Model / family	Precision	Entry	Status
DeepSeek V4-Flash	`MXFP4`	`kt run deepseek-v4-flash`	Needs smoke
DeepSeek V3.2	`FP8` registry; `AMXINT4` tutorial path	`kt run deepseek-v3.2` or model tutorial	Needs reconciliation
DeepSeek V3-0324 / R1-0528	`AMXINT4` registry default	`kt run deepseek-v3` / `kt run deepseek-r1`	Current / Needs docs
Kimi K2 Thinking	`RAWINT4`	`kt run kimi-k2-thinking`	Current / Needs smoke
Kimi K2.5	`RAWINT4`	Manual SGLang-KT tutorial	Needs smoke
MiniMax M2 / M2.1	`FP8`	`kt run m2` / `kt run m2.1`	Current / Needs smoke
MiniMax M2.5	`FP8`	Manual SGLang-KT tutorial	Needs smoke
Qwen3 / Qwen3.5 / Qwen3-Coder-Next	`BF16`, `FP8`, `GPTQ_INT4` examples	Model tutorials and AVX2 docs	Needs smoke
GLM-5 / GLM-5.1	`BF16`, `FP8`, `FP8_PERCHANNEL`	Model tutorials	Needs smoke
Ascend NPU old pages	Old server or `local_chat` paths	Historical docs	Not current support
Intel xPU old pages	Old server or old Docker paths	Historical docs	Not current support
ROCm old pages	Old `local_chat` paths	Historical docs	Legacy
AMD CPU path	AMD BLIS / CPU-side path	Hardware-specific docs after public validation	Supported direction / Needs AMD validation

Fine-Tuning Backends

Current KT SFT means MoE LoRA SFT through LLaMA-Factory.
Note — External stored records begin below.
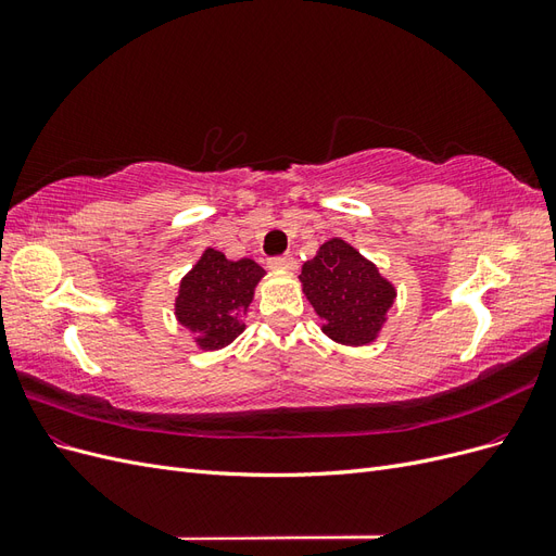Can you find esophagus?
Here are the masks:
<instances>
[{"label": "esophagus", "mask_w": 556, "mask_h": 556, "mask_svg": "<svg viewBox=\"0 0 556 556\" xmlns=\"http://www.w3.org/2000/svg\"><path fill=\"white\" fill-rule=\"evenodd\" d=\"M268 266L276 268V271H296V260L290 255H280L268 260Z\"/></svg>", "instance_id": "esophagus-1"}]
</instances>
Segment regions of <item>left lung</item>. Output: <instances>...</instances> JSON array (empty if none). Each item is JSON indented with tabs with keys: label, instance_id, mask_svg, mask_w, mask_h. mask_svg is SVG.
Returning a JSON list of instances; mask_svg holds the SVG:
<instances>
[{
	"label": "left lung",
	"instance_id": "1",
	"mask_svg": "<svg viewBox=\"0 0 556 556\" xmlns=\"http://www.w3.org/2000/svg\"><path fill=\"white\" fill-rule=\"evenodd\" d=\"M299 280L311 306L325 319L323 331L343 345L376 341L396 299L394 285L380 276L378 266L343 239L319 245Z\"/></svg>",
	"mask_w": 556,
	"mask_h": 556
}]
</instances>
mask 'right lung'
Masks as SVG:
<instances>
[{
	"instance_id": "obj_1",
	"label": "right lung",
	"mask_w": 556,
	"mask_h": 556,
	"mask_svg": "<svg viewBox=\"0 0 556 556\" xmlns=\"http://www.w3.org/2000/svg\"><path fill=\"white\" fill-rule=\"evenodd\" d=\"M264 278V268L252 260L231 262L213 248L180 280L176 296V317L197 336L201 350L229 345L245 329L248 311L255 285Z\"/></svg>"
}]
</instances>
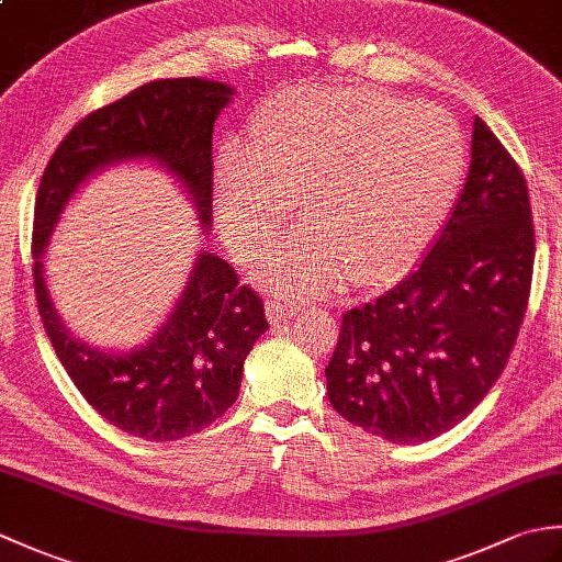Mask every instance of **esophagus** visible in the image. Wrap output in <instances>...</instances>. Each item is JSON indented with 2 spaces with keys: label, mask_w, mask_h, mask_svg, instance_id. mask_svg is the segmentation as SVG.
Instances as JSON below:
<instances>
[{
  "label": "esophagus",
  "mask_w": 562,
  "mask_h": 562,
  "mask_svg": "<svg viewBox=\"0 0 562 562\" xmlns=\"http://www.w3.org/2000/svg\"><path fill=\"white\" fill-rule=\"evenodd\" d=\"M296 312H300V306L282 300V296H270V300L266 302V314H268V321L272 326H280L284 324V321L292 318Z\"/></svg>",
  "instance_id": "1"
}]
</instances>
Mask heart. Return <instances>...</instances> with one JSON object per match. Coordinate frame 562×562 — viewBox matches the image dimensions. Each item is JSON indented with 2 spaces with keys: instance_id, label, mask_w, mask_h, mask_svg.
<instances>
[{
  "instance_id": "obj_1",
  "label": "heart",
  "mask_w": 562,
  "mask_h": 562,
  "mask_svg": "<svg viewBox=\"0 0 562 562\" xmlns=\"http://www.w3.org/2000/svg\"><path fill=\"white\" fill-rule=\"evenodd\" d=\"M469 149L437 109L372 89H296L274 99L254 142L217 159L220 220L250 256L300 195L304 226L268 248L256 278L314 296L340 272L374 282L398 270L457 198Z\"/></svg>"
}]
</instances>
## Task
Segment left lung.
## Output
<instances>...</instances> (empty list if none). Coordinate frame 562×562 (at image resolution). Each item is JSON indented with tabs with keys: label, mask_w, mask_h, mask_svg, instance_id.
I'll return each mask as SVG.
<instances>
[{
	"label": "left lung",
	"mask_w": 562,
	"mask_h": 562,
	"mask_svg": "<svg viewBox=\"0 0 562 562\" xmlns=\"http://www.w3.org/2000/svg\"><path fill=\"white\" fill-rule=\"evenodd\" d=\"M533 250L524 173L475 115L469 176L427 256L376 302L342 316L326 367L333 408L393 445L459 425L515 348Z\"/></svg>",
	"instance_id": "left-lung-1"
}]
</instances>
The KT backend name is about CPU expert execution, not global training mixed precision.

KT backend	Actual method	Status	Notes
`AMXBF16`	`AMXBF16_SFT`	Current	Uses BF16 expert checkpoints.
`AMXINT8`	`AMXINT8_SFT`	Current	Uses prepared INT8 expert weights.
`AMXINT4`	`AMXINT4_SFT`	Current / Needs smoke	Requires a matching weight preparation path.
`AMX*_SkipLoRA`	SkipLoRA SFT variants	Advanced	Not the default quick-start path.
`AMXINT4_1` / `KGroup`	Historical enum-level names	Historical	Not exposed by the current public SFT backend map.

Fine-Tuning Models

Model / family	Example	Backend	Status
DeepSeek V2 Lite	`deepseek_v2_lora_sft_kt.yaml`	`AMXBF16`, `AMXINT8`, `AMXINT4`	Current / Needs smoke
DeepSeek V3-0324 BF16	`deepseek_v3_lora_sft_kt.yaml`	`AMXBF16`, `AMXINT8`, `AMXINT4`	Current / Needs smoke
Qwen3-235B-A22B	`qwen3moe_lora_sft_kt.yaml`	`AMXBF16`, `AMXINT8`, `AMXINT4`	Current / Needs smoke
Qwen3.5-397B-A17B	`qwen3_5moe_lora_sft_kt.yaml`	`AMXINT8` first, BF16/INT4 as applicable	Needs smoke
Kimi K2 / K2.5 SFT	Old Kimi SFT guide	Old branch or optimize-rule path	Not current support
DPO	Old DPO tutorial	Historical path	Unconfirmed / Needs validation

Validation Scope

Each row corresponds to a validated combination:

model family + checkpoint + KT method/backend + hardware class + serving/training entry + package/version caveat

If your model path, backend, hardware, or package versions differ, run a minimum validation first before comparing throughput or training results.